Hace unos días fueron dados a conocer los puntajes SIMCE 2008… nada nuevo bajo el sol, uno que otro logro aislado que destacar, lo demás sería buscarle la quinta pata al gato. El colmo de la ignorancia viene fanfarroneante con comentarios despectivos hacia aquellos establecimientos educacionales que nuevamente permanecen bajo la media nacional y digo ignorancia porque lo que voy a decir no es nada nuevo ni desconocido por aquellos que se motivan en informarse un poco del tema. Hablaré sí, desde mi experiencia y conocimiento de la situación en mi comuna, Temuco, porque desconozco los datos exactos de otras regiones, aunque presupongo que no debe ser muy distinto.
La Máquina de la Escuela, Tonucci.
Los Colegios de puntajes altos (en su mayoría particulares pagados que tienen aranceles mensuales sobre los $120.000 por alumno y que no son más de 6 o 7) se engrandecen con el reconocimiento y los padres se felicitan por haber tomado la buena decisión de poner a sus hijos en estos colegios. Los particulares subvencionados compiten a muerte por algún puntaje cercano a los de los colegios particulares pagados. Aquí viene una nueva tremenda diferencia. Existen colegios particulares con financiamiento compartido (aporta el alumno, generalmente cifras que bordean los $50.000 y aporta el estado, poco más de $30.000) y particulares subvencionados sin financiamiento compartido, es decir, se financia sólo con los $30.000 mensuales que le entrega el estado y que son aquellos que atienden a poblaciones de alta vulnerabilidad social y que rara vez sobrepasan la media nacional. Finalmente, los establecimientos municipales, financiados con los mismos ya señalados $30.000. Entre estos últimos tenemos muy dispares resultados, aunque en la generalidad al menos son mejores que los particulares subvencionados sin financiamiento compartido. Sin embargo, en mi ciudad siempre se disparan los resultados de 3 o 4 escuelas municipales… años tras año… ¿saben qué distingue a estas escuelas de las demás? Tienen menor porcentaje de alumnos en situación de vulnerabilidad y, además, seleccionan a sus alumnos, es decir eligen a los cerebritos con los cuales trabajar… luego obtienen buenos simces y la gente los aplaude… el sobrante, me refiero a aquellos alumnos que por situación económica sólo podían elegir entre lo gratuito, particular o municipal y, de entre estos, me refiero a aquellos que no dieron la altura en las pruebas de selección de las escuelas municipales consideradas buenas, son acogidos por aquellas “peores” escuelas de nuestra ciudad.

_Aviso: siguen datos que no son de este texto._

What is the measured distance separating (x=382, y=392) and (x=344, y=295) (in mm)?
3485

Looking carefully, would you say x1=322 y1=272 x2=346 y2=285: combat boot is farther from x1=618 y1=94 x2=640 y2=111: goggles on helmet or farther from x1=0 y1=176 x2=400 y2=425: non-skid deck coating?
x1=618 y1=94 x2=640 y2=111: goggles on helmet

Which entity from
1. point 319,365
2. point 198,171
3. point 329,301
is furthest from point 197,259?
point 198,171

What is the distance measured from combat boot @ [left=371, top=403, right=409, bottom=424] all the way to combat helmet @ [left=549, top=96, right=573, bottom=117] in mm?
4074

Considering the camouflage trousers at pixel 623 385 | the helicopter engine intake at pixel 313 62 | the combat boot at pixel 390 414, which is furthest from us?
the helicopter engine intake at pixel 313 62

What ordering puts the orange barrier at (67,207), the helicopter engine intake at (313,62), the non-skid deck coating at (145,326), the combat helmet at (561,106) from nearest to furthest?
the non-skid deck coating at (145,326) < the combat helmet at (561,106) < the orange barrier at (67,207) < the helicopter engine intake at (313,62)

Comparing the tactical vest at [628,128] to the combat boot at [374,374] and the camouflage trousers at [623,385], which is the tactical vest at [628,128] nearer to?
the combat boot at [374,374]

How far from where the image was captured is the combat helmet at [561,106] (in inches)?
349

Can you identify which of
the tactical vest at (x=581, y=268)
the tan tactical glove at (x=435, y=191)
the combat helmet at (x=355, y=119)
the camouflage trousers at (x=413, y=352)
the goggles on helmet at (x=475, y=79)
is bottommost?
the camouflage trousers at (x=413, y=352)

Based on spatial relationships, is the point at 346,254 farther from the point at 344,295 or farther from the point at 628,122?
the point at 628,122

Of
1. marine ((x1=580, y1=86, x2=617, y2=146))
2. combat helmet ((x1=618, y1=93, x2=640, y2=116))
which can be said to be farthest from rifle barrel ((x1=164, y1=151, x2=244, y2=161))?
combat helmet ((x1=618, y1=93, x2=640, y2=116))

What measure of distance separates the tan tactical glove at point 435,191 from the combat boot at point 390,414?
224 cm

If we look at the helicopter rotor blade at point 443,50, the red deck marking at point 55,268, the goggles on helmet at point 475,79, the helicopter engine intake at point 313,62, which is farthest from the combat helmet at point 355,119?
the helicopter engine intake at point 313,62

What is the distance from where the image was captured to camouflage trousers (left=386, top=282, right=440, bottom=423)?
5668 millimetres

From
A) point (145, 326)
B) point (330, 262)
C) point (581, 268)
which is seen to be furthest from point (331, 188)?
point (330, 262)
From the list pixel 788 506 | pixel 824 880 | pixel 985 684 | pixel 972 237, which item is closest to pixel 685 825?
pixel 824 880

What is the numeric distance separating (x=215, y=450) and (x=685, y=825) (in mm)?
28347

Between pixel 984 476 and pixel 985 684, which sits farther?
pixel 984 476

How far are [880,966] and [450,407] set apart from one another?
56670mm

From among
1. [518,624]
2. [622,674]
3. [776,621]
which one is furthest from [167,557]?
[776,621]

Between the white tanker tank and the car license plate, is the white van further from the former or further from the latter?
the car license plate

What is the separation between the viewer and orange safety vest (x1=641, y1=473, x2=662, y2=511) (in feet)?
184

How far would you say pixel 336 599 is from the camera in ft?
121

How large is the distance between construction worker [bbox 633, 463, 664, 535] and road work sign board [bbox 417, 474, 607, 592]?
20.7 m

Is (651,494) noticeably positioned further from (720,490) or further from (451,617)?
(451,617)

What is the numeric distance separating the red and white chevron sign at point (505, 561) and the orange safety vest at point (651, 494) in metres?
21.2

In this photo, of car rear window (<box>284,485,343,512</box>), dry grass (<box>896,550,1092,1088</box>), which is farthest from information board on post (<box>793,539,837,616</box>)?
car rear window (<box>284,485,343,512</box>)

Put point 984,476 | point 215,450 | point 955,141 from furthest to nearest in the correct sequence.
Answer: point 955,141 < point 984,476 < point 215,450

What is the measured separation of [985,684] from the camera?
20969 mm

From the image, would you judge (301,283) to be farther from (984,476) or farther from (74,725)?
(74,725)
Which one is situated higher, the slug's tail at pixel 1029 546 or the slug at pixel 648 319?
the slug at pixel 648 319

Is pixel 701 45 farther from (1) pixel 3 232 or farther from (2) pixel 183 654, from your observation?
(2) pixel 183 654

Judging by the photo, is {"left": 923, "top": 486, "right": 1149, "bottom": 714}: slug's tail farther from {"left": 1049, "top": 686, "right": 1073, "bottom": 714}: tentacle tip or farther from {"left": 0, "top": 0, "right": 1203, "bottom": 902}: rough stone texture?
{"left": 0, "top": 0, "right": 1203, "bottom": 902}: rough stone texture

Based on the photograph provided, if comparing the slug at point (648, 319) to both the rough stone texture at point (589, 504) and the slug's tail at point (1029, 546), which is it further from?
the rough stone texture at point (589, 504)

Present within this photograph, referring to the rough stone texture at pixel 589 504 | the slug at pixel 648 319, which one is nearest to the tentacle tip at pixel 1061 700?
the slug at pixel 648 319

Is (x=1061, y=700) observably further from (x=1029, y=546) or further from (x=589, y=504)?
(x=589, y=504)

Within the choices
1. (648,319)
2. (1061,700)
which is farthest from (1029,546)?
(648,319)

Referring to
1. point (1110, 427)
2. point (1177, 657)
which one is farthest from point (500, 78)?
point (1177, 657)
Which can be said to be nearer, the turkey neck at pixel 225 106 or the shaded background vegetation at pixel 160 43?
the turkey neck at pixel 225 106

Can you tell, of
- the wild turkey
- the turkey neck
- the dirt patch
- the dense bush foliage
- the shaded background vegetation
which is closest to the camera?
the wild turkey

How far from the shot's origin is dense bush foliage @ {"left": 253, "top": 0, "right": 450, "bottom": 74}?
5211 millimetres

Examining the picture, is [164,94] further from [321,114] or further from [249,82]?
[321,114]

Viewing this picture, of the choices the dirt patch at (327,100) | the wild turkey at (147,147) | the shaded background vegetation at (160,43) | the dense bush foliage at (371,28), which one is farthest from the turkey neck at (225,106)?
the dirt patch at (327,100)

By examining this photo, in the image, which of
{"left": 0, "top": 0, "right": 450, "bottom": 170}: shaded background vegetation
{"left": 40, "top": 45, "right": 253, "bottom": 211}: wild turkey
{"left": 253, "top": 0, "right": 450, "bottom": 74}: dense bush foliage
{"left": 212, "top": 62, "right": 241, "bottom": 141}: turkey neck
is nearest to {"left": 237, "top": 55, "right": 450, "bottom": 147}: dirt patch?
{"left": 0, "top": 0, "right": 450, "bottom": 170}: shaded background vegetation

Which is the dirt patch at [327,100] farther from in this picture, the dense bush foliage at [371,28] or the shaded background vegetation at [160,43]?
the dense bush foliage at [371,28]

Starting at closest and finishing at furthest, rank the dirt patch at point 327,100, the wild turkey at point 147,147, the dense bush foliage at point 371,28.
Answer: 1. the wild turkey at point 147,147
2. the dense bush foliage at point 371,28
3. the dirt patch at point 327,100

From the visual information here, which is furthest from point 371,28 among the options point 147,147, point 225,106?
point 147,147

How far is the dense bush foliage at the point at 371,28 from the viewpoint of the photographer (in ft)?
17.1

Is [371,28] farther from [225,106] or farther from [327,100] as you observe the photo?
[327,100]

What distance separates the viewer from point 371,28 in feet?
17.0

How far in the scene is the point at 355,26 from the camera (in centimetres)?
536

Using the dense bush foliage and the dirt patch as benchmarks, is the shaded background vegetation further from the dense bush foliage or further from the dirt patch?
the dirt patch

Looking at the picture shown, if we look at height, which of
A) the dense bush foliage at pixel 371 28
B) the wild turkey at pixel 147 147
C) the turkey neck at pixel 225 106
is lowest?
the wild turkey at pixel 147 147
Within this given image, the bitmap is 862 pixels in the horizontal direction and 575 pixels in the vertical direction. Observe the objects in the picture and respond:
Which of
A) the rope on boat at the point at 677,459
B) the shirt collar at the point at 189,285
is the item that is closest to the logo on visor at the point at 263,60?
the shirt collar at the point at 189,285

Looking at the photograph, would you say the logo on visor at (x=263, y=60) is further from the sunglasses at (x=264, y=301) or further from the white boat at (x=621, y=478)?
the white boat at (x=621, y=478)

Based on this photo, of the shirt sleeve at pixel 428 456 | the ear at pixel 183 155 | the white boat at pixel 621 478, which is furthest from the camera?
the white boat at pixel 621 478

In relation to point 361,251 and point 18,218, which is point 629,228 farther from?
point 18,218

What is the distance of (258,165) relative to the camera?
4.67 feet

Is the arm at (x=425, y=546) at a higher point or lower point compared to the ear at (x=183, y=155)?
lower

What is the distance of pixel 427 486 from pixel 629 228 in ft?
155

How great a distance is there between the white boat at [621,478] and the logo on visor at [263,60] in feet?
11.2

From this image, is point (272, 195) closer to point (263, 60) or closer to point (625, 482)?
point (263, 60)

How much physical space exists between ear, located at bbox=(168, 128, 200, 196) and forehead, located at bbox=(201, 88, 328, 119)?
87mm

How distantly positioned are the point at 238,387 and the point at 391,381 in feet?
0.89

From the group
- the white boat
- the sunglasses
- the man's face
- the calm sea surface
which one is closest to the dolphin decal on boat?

Hablando de esto con una docente sobre su postura como apoderado de una escuela municipal, ella me dice “ojalá que el próximo año la selección en este colegio sea bien exigente, sino se nos va a llenar quizás de qué y la escuela se echará a perder. Yo metí a mis hijos aquí por que es una buena escuela y además es gratis, pero si se mete cualquiera y esto se va abajo, los saco” Entonces yo defiendo mi postura de la que he comenzado hablando en este artículo, y agrego que me parece injusto que las escuelas seleccionen a los niños, dividiéndolos en categorías, luego de seleccionados los mejores es bien fácil trabajar, pero qué ocurre con aquellos que son más lentos en aprender o que tienen padres analfabetos que no pueden apoyarlos o aquellos que tienen alguna discapacidad o un pequeño problema de aprendizaje? “Ah, es que ese no es mi problema, a mis hijos no les cuesta aprender y siempre han pasado los procesos de selección”, me dice ella… ¿Qué les pasa a los chilenos, por Dios!!!! Me faltan frases para describir el nivel de egoísmo que observo en la cotidianeidad de mi trabajo como profesora y como madre. Es demasiada la gente que piensa que niño que no sirve a los propósitos preestablecidos es niño que hay que sacar del sistema y hablo de profesores, directores de colegios, madres y padres de distintos lugares y profesiones. Luego todo el mundo es solidario cuando se inicia la teletón. Claro es más fácil dar $10.000 que aceptar que un niño con problemas de aprendizaje le robe 10 minutos de maestra al nuestro, en su carrera hacia el conocimiento.
Sin embargo, hay colegios que se llenan de estos niños problema y aún abren las puertas cuando aparece uno más expulsado en 2° básico por que un déficit atencional influye en su conducta y la profesora no sabe qué hacer más que pedir que le cancelen la matrícula. Y son estos mismos colegios los que trabajan con miserables $30.000 mensuales por alumno, los mismos que además son etiquetados como los malos colegios.
¿Vale la pena tener a nuestros niños en escuelas que enseñan a discriminar de esa manera? ¿Qué ocurrirá cuando por alguna de las vueltas de la vida sea alguno de nuestros hijos el discriminado?